Your goal >>
Copy out, character for character, the part of the material that opens with the line containing "How far is point" and closes with the last line of the material.

Provided information >>
━━━

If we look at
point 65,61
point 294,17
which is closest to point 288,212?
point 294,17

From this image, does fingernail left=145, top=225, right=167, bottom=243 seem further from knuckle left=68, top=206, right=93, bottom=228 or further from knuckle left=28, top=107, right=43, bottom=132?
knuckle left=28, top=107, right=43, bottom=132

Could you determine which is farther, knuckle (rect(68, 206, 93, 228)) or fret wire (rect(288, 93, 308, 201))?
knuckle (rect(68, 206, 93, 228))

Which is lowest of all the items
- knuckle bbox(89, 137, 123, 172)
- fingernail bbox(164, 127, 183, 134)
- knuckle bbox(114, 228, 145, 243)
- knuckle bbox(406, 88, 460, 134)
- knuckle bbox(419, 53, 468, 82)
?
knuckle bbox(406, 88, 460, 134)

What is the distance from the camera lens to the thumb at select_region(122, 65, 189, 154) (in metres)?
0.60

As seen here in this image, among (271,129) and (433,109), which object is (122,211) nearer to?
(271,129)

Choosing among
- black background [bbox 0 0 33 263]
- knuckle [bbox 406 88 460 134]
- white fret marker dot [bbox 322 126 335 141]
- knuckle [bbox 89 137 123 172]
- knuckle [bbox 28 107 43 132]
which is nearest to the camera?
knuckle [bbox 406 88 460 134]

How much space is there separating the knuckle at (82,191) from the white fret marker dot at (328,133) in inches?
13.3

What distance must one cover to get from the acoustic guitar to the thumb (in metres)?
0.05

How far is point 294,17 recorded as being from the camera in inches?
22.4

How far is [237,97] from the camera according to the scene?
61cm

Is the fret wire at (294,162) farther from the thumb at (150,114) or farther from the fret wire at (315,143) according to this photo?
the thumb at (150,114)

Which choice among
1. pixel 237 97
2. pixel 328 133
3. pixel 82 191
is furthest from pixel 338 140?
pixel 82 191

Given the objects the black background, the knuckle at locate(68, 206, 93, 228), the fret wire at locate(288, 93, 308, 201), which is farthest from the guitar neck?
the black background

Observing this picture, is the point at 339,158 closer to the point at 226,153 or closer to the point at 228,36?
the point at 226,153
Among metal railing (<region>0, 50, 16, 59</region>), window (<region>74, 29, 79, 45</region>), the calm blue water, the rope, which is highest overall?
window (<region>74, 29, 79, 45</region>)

━━━

Response to the task >>
How far is point 294,17 recorded as being from the camera in inches?
22.4

How far is [237,97] from the camera according to the scene?
61cm

Is the fret wire at (294,162) farther from the thumb at (150,114) or farther from the fret wire at (315,143) according to this photo?
the thumb at (150,114)

Which choice among
1. pixel 237 97
2. pixel 328 133
3. pixel 82 191
is furthest from pixel 338 140?
pixel 82 191

Given the objects the black background, the knuckle at locate(68, 206, 93, 228), the fret wire at locate(288, 93, 308, 201), which is farthest from the guitar neck?
the black background

Observing this picture, is the point at 339,158 closer to the point at 226,153 or closer to the point at 228,36?
the point at 226,153
Among metal railing (<region>0, 50, 16, 59</region>), window (<region>74, 29, 79, 45</region>), the calm blue water, the rope, which is highest overall?
window (<region>74, 29, 79, 45</region>)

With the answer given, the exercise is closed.